Task goal: Repeat the entries that appear below, exactly and in full.

===

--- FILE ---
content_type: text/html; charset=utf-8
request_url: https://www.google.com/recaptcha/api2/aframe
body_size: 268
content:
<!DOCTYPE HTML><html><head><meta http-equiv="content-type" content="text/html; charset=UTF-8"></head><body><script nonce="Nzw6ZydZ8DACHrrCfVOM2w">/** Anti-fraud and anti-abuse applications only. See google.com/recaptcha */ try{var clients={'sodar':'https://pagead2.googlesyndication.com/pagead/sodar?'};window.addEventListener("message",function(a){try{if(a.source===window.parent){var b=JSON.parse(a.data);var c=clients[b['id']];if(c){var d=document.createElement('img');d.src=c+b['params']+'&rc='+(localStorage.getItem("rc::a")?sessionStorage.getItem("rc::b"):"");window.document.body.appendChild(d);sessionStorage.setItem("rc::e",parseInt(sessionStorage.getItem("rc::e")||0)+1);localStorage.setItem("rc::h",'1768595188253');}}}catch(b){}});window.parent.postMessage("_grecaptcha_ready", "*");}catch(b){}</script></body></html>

===

Task result:
--- FILE ---
content_type: text/html; charset=utf-8
request_url: https://www.google.com/recaptcha/api2/aframe
body_size: 268
content:
<!DOCTYPE HTML><html><head><meta http-equiv="content-type" content="text/html; charset=UTF-8"></head><body><script nonce="Nzw6ZydZ8DACHrrCfVOM2w">/** Anti-fraud and anti-abuse applications only. See google.com/recaptcha */ try{var clients={'sodar':'https://pagead2.googlesyndication.com/pagead/sodar?'};window.addEventListener("message",function(a){try{if(a.source===window.parent){var b=JSON.parse(a.data);var c=clients[b['id']];if(c){var d=document.createElement('img');d.src=c+b['params']+'&rc='+(localStorage.getItem("rc::a")?sessionStorage.getItem("rc::b"):"");window.document.body.appendChild(d);sessionStorage.setItem("rc::e",parseInt(sessionStorage.getItem("rc::e")||0)+1);localStorage.setItem("rc::h",'1768595188253');}}}catch(b){}});window.parent.postMessage("_grecaptcha_ready", "*");}catch(b){}</script></body></html>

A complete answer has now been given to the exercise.